2024 RHEST Projects
In Summer 2024, RHEST will offer 7 REU projects.
Project 1: Robust Deep-learning-based Side-Channel Attacks
Project 2: Firmware Reverse Engineering for Trojan Detection on FPGAs
Project 3: Detecting Vulnerabilities against Fault Injection Attacks
Project 4: Synthetic and Natural Benchmarks for Hardware Security and Trust
Project 5: Adversarial Examples in Machine-Learning Malware Detection
Project 6: Detection of Accelerated Aging Attacks on Integrated Circuits Using On-Chip Neuromorphic Computing
Project 7: Machine-Learning Functoin Boundary Detection over Stripped Binaries
The description of each project is listed below. Each project will require 1~2 students. Each applicant will need to indicate the top-3 research projects he/she is interested in the application.
Project 1: Robust Deep-learning-based Side-Channel Attacks
Project Advisors: Drs. Boyang Wang and John M Emmert
Background. A side-channel attack can infer the secret key on a device (e.g., a microcontroller) by analyzing power consumption or electromagnetic emission when the device runs encryption algorithms, such as Advanced Standard Encryption. While countermeasures (e.g., random delays, hiding, and masking) have been proposed to defend against traditional side-channel attacks, including Differential Power Analysis and Correlation Power Analysis, recent deep-learning-based side-channel attacks can defeat these existing countermeasures. Despite the promising results reported in recent studies, deep-learning-based side-channel attacks are not robust as they are sensitive to discrepancy between training data and test data due to different attack setups in the real world. For instance, a deep neural network trained by power traces generated by one defense (e.g., random delays) does not derive high accuracy in recovering a secret key when test power traces are produced by a different defense (e.g., masking).

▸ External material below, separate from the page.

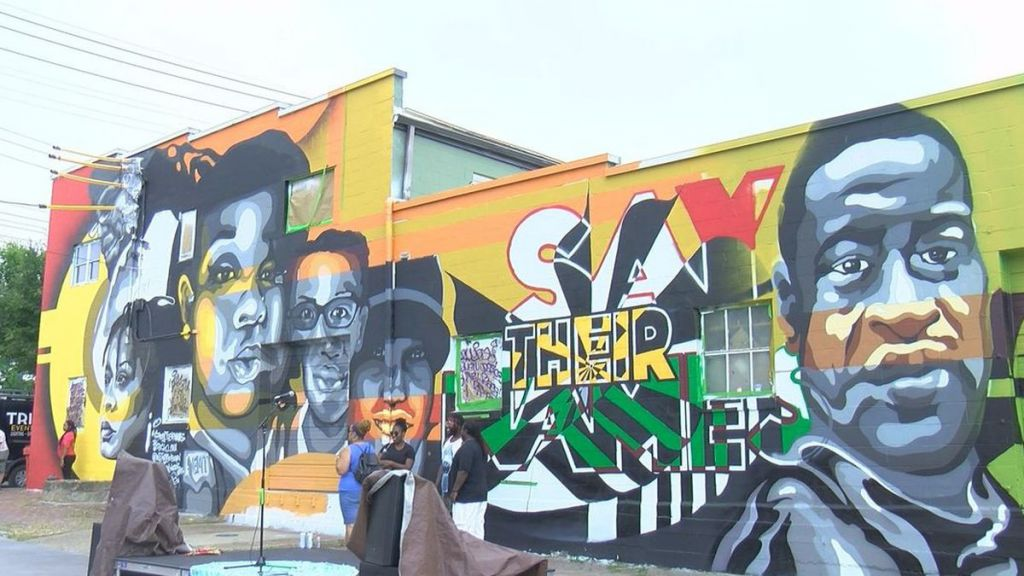Mural at 11th and Main Streets, Louisville, Kentucky of Breonna Taylor, David McAtee, Elijah McClain and George Floyd, photo by WAVE 3 News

Project Goal. The goal of this project is to build a deep neural network that is robust (i.e., achieving high accuracy) when training data and test data are significantly different. The students will (1) examine multiple deep neural network models, e.g., Convolutional Neural Networks and Recursive Neural Networks, in side-channel attacks and experimentally compare which neural network is more robust over different datasets; (2) leverage data augmentation methods to produce additional synthetic training data to mitigate the discrepancy between training data and test data.
Project 2: Firmware Reverse Engineering for Trojan Detection on FPGAs
Project Advisors: Dr. John M Emmert
Background. The designs of commercial Field Programmable Gate Arrays (FPGAs) often include third-party intellectual properties (IPs). These third-party IPs can be in the form of hard coded and obfuscated modules that are inserted into primary product code or firmware. It is possible for untrusted agents/entities to compromise the integrity of third-party IPs without end users’ knowledge by adding Trojan circuits. The hidden Trojan circuits can be utilized to leak sensitive information, degrade the capability of the application running on an FPGA, or turn off the application running on an FPGA.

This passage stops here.